Publication Details
Get the Publication
Abstract/Description:
Strontium occurs in nature in the form of the minerals celestite, strontianite, and brewsterite. Of these minerals, celestite, the strontium sulfate, is by far the most common and is for that reason the principal strontium ore. Strontianite, the strontium carbonate, is more valuable as an ore because of the ease with which it can be converted into the various strontium compounds of industrial usage but is rarely found in quantities large enough to have commercial importance. Brewsterite, or strontium silicate, is comparatively rare and has no present economic importance.
Strontium metal has at present no economic application, but strontium compounds are employed in a variety of uses. Their most characteristic property is the ability to impart a brilliant red color to flames.
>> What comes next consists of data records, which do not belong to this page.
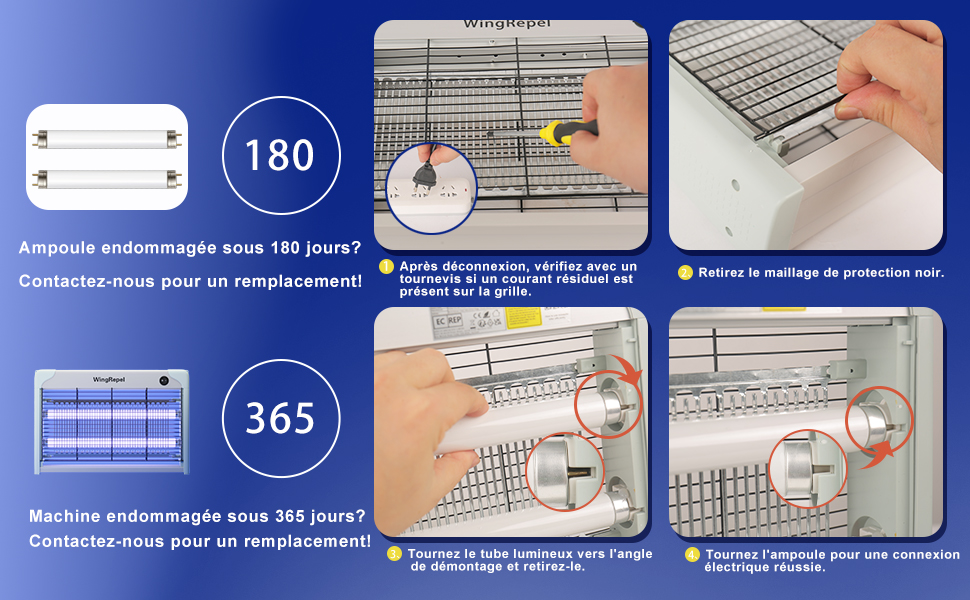 180

Ampoule endommagée sous 180 jours?

Contactez-nous pour un remplacement!

WingRepel

365

Machine endommagée sous 365 jours?

Contactez-nous pour un remplacement!

WingRepel

1 Après déconnexion, vérifiez avec un tournevis si un courant résiduel est présent sur la grille.

2 Retirez le maillage de protection noir.

EC REP

3 Tournez le tube lumineux vers l'angle de démontage et retirez-le.

4 Tournez l'ampoule pour une connexion électrique réussie.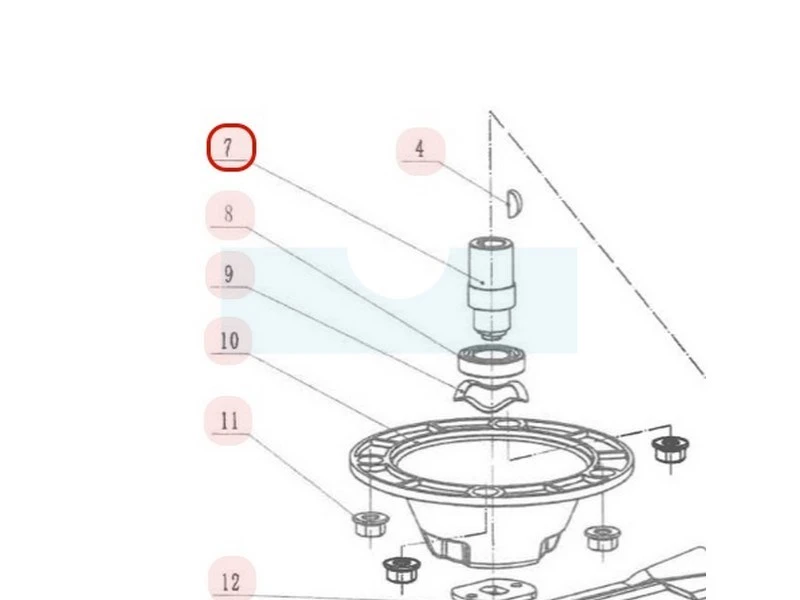 7
4
8
9
10
11
12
Because of this ability to produce a highly visible and distinctive flame, strontium salts are employed in the manufacture of fireworks, in fuses and signal flares for both civil and military uses, and in tracer bullets. In addition to the uses in pyrotechnics, strontium compounds are employed in gas refrigeration, in the process of refining caustic soda for the rayon industry, in the steel industry as a flux and scavenger agent in the manufacture of certain open-hearth steels, in paints as pigment, in rubber and plastics as a filler, and in chemicals and medicines. Recently, some Texas celestite has been utilized as an admix in drilling muds where it serves principally as a weighting agent to counteract high gas pressures. The specific gravity of celestite is 3.9.